5. Missing important deadlines
It’s essential to know when your reporting, payment, and filing deadlines are and to stay on top of them. Again, there’s a risk of late fees and penalties if you don’t.
6. Leaving bookkeeping until the last minute
If you keep accurate and complete records throughout the year and stay on top of your income and expenses, you’ll have a much easier time filing and paying your taxes.
7. Not getting professional help
Being self-employed comes with an array of tax-related challenges, and if you’re confused or afraid you’re missing something, it’s worthwhile to seek professional help—and doing so can even save you money!
Avoiding these mistakes will ensure you don’t over or underpay and help you avoid penalties and other negative outcomes.
Tax Deductions Available for Self-Employed Individuals
There are many potential tax deductions available for self-employed individuals. Taking advantage of them can help you to reduce the amount of tax you owe. As we noted above, it is common for self-employed people to miss deductions. They may do so because they aren’t experts or sometimes out of fear that claiming a deduction may lead to a tax audit.

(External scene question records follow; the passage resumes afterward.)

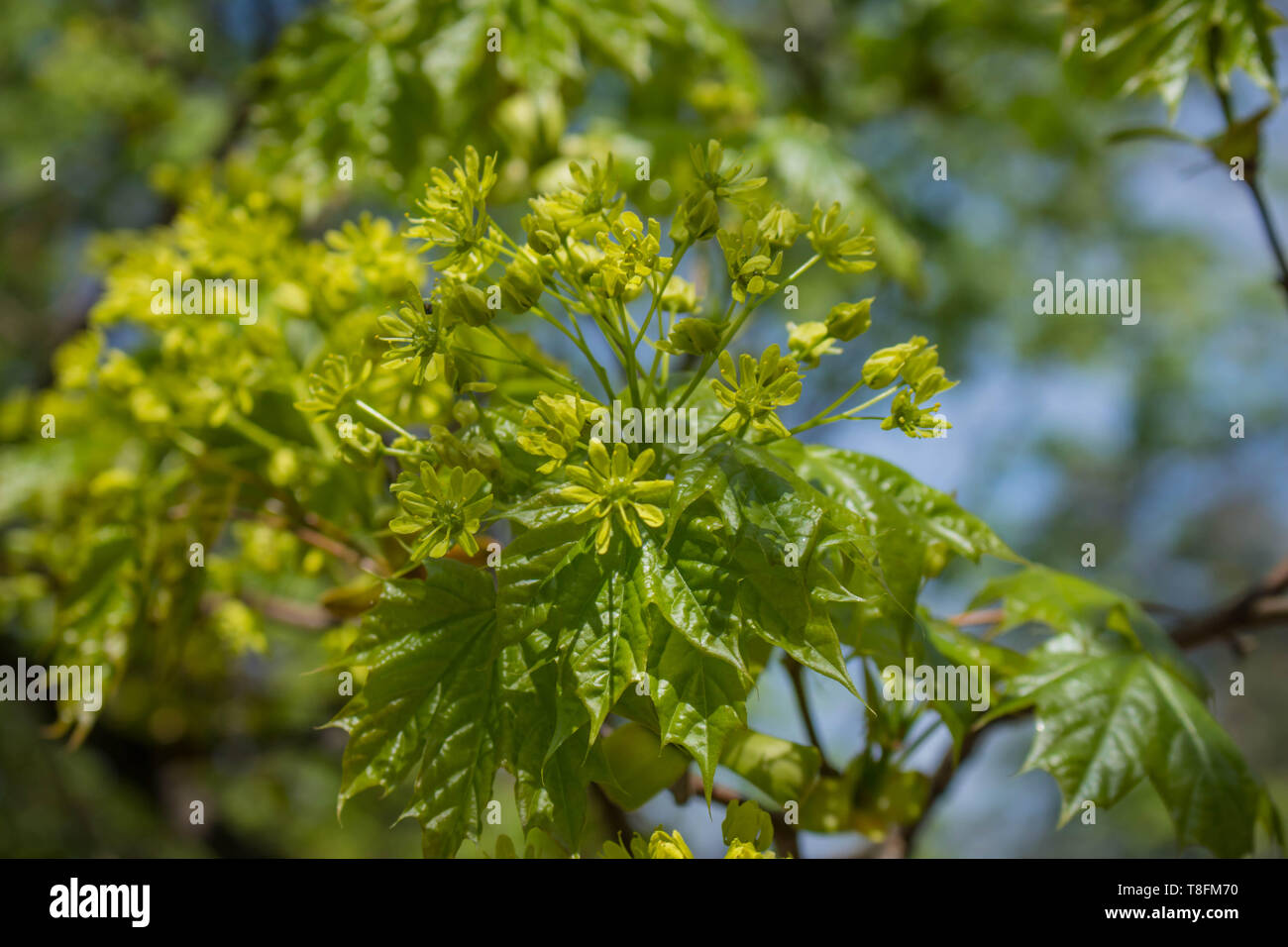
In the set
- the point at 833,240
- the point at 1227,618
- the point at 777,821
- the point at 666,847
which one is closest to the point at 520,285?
the point at 833,240

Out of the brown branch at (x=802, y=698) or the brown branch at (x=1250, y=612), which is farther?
the brown branch at (x=1250, y=612)

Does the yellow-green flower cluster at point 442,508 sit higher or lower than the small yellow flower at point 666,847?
higher

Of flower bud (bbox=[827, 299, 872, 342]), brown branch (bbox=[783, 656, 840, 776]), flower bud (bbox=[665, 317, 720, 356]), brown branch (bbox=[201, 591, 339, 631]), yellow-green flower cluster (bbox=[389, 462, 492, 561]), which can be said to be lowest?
brown branch (bbox=[783, 656, 840, 776])

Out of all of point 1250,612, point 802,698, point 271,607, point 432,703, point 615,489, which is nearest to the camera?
point 615,489

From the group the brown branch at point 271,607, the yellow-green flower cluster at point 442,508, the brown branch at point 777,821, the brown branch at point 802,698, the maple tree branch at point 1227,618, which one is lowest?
the brown branch at point 777,821

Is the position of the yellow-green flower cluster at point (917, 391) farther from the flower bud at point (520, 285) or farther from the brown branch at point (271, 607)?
the brown branch at point (271, 607)

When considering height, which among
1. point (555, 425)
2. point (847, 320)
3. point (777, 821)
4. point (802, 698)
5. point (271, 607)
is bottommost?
point (777, 821)

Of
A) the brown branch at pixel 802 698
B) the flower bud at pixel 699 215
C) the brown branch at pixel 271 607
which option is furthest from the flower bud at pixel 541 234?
the brown branch at pixel 271 607

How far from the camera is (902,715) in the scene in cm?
108

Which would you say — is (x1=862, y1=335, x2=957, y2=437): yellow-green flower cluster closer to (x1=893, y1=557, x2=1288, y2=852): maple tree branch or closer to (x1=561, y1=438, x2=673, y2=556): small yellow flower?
(x1=561, y1=438, x2=673, y2=556): small yellow flower

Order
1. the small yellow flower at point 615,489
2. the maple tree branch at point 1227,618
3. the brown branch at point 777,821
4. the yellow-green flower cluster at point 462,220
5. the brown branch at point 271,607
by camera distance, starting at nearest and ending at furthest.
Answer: the small yellow flower at point 615,489 < the yellow-green flower cluster at point 462,220 < the brown branch at point 777,821 < the maple tree branch at point 1227,618 < the brown branch at point 271,607

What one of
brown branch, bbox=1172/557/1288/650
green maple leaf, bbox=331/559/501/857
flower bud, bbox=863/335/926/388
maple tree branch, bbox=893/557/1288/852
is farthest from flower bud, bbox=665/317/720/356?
brown branch, bbox=1172/557/1288/650

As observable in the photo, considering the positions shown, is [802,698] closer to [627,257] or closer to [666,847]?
[666,847]
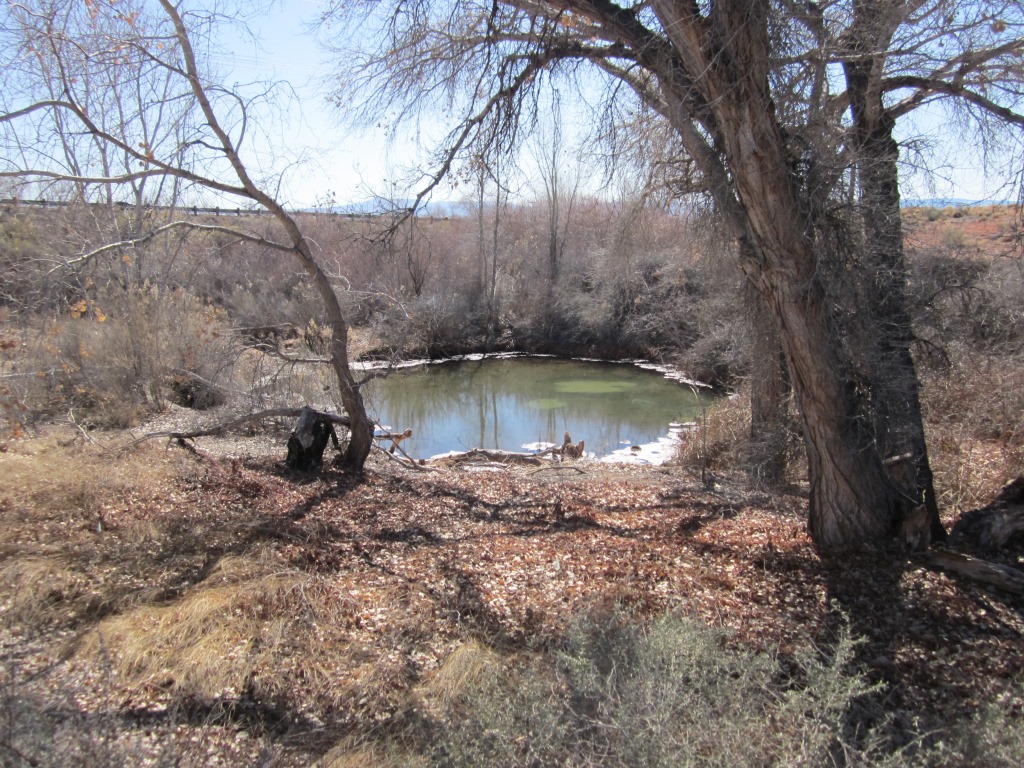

We’ve already mentioned the home office deduction, eligible business expenses, and the self-employed health insurance deduction. You can refer to our blog post, 15 Self-Employed Tax Deductions You May Not Know About, to learn more about this topic.
Tax Deadlines and Extensions for Self-Employed Individuals
Every taxpayer in the United States must meet tax deadlines to avoid late fees and penalties. As a self-employed person, you must be aware of the due dates for your estimated quarterly taxes and Tax Day, which falls on April 15.
Here are the due dates for your quarterly tax payments. Estimated tax payments are due:
- April 15
- June 15
- September 15
- January 15
Note the fact that these deadlines are not evenly spaced. The second quarter doesn’t end until June 30th, but the quarterly taxes are due on June 15th. Similarly, the third quarter ends on September 30th. In those two quarters, you have slightly less time to pay, and in the other two, you have more.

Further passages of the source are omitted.